In a clear illustration of the Atlanta beer scene’s rapid and systemic growth, Second Self Beer Co. announced a major expansion and plans for the future this week. The brewery, which opened to the public in the fall of 2014, revealed that its production will increase by approximately 150 percent in 2016 alongside the opening of a much larger taproom, three times the size of their current space.
The Westside-based brewery has in fact been operating at capacity ever since March. “The expansion will give us a lot more finished product that we’ll be able to put in cans,” says Santamaria. “We’ve decided to can our Mole Porter, and we’ll want another beer in cans for the summer months. The problem of being at 100 percent capacity is that you’re just always working, and more tank space will free us up for a bit more experimentation. You’ll probably see those experimental beers released primarily through the taproom.”
Inspiration for that new taproom is still being considered. To accommodate significantly larger crowds, the tasting room will be removed from the brewhouse where it’s currently found in a very modest fashion. That current taproom will shut down in January to focus on construction of the new space, which is angling for a Spring 2016 re-opening.
Second Self’s presence in the market has been impressive, measuring up well alongside peers such as Orpheus and Eventide Brewing, with a philosophy that has fallen somewhere in between. Prototypical beers from Second Self are notable for their subtle twists on classic styles, often achieved with the aid of fresh spices. Where a typical brewery might produce an IPA, Second Self produces a “hybrid red rye IPA.” Where others might make an American pale wheat, Second Self makes a Thai Wheat with lemongrass and ginger that has become the brewery’s unexpected best seller. Their beers are both familiar and slightly exotic.
“We thought Red Hop Rye would be our big seller, but when the weather got warm it was left in the dust by Thai Wheat,” co-founder Jason Santamaria says. “But it’s a beer that speaks toward what we’re trying to achieve. It’s a truly fresh-tasting ginger beer, even compared to other beers with ginger in them.”
Even with optimistic projections, though, Santamaria and the rest of the Second Self team hardly expected to end up with every tank full and production maxed out so quickly. They held steady at first, wondering if their orders were simply being boosted by the novelty of being a new brewery in town, but when those orders failed to slow down, it became clear the growth was genuine. Much of that beer is sold via draft accounts, with the remaining 40 percent of sales from cans of Red Hop Rye and Thai Wheat. That disparity toward draft accounts is one thing that will change when production is ramped up in 2016.

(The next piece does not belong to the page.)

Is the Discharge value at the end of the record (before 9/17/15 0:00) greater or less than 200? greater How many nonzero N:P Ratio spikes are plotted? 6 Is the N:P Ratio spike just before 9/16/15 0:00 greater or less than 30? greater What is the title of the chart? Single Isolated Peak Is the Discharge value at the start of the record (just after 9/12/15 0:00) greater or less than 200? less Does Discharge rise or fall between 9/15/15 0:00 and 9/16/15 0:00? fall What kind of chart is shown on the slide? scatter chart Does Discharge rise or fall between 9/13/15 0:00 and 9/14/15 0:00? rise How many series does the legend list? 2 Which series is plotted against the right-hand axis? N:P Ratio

Of course, a new taproom and expanded production only scratches the surface of everything Santamaria has planned for the future of his company. When asked what he has on his wish list after a first year of brewery operation, there’s no shortage of items and plans already in motion.
“Our barrel-aging program will expand, and we’ll have a dedicated area for barrels in the brewery,” he says. “And one thing we wanted to do in year one but never had the room to was collaborations with both brewers in Georgia and [ones] across the country.”